Phantom/Ghost: Pardon My English

Phantom/Ghost
Pardon My English
Dial
2012-06-19

Thies Mynther and Dirk von Lowtzow clearly had fun when they recorded Pardon My English.

The German duo known as Phantom/Ghost are nothing if not self-deprecating, and they get a certain amount of mileage from charm alone. But it’s rarely enough to counter their more annoying tendencies, even at a scant 37 minutes, as they limit themselves to — in their words — “vocals, piano, and bad acting”. It’s an exercise in (post)modern cabaret, clearly mindful of Weimar antecedents, and with lyrics delivered almost exclusively in distractingly accented English, for which the title might serve as a sort of preemptive apology. A couple tracks add variety in the form of cello, a soft beat and female guest vocals.

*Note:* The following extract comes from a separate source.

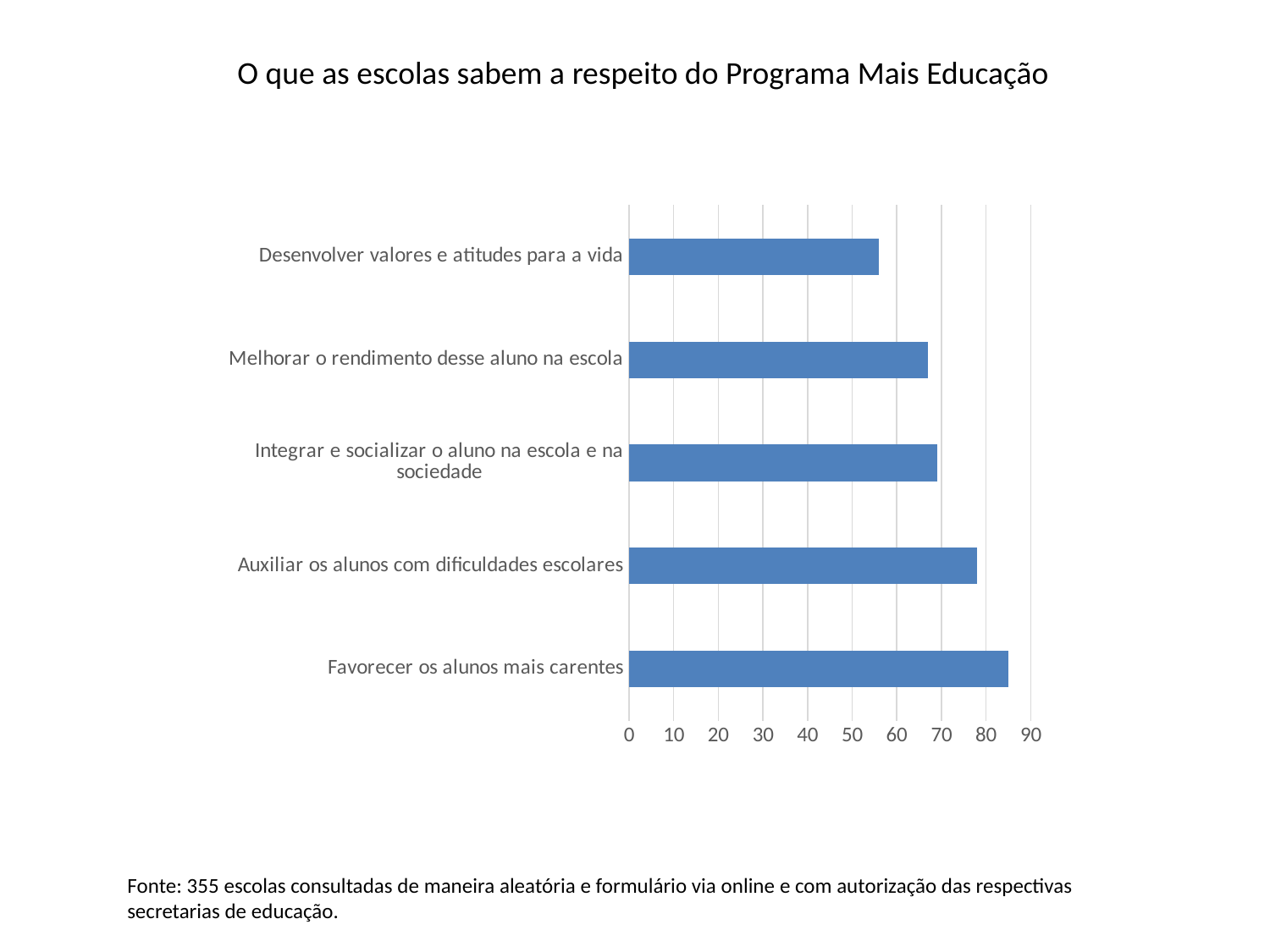
What kind of chart is shown on the slide? bar chart Is the value for Auxiliar os alunos com dificuldades escolares greater or less than 70? greater What is the title of the chart? O que as escolas sabem a respeito do Programa Mais Educação Is the value for Desenvolver valores e atitudes para a vida greater or less than 60? less Which category has the lowest value? Desenvolver valores e atitudes para a vida Is the value for Melhorar o rendimento desse aluno na escola greater or less than 70? less Which is larger: the value for Auxiliar os alunos com dificuldades escolares or the value for Desenvolver valores e atitudes para a vida? Auxiliar os alunos com dificuldades escolares Which category has the highest value? Favorecer os alunos mais carentes How many categories are shown in the chart? 5 What is the highest tick value shown on the horizontal axis? 90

Some lyrics are passable, even enjoyable at least insofar as one might enjoy a Teutonic Magnetic Fields stuck permanently in Broadway-parody mode (“There’s nothing to be proud of / And nothing to regret / When you are with the Phantom of the Operette”); other lines are fairly clever (“Do you feel useless and devoid? / Visit Dr. Schaden Freud / I’d advise a discreet tryst / With my favorite therapist”); but then come instances of the silliest songwriting imaginable, verging on knowingly bad (“Follow me in plushy dreams / Everything is what it seems / Fight with me in fluffy storms / Stand at ease in stuffy dorms”). And the actual vocals are as twee as any of the above would suggest.

So one tries to come to terms with Pardon My English in much the same way one attempts to discern the meaning of an overheard in-joke. It sounds like a straight-faced tribute to Kurt Weill, but it also sounds like a group of theater students spent an evening drinking too much Jägermeister and then somehow gained access to a recording studio.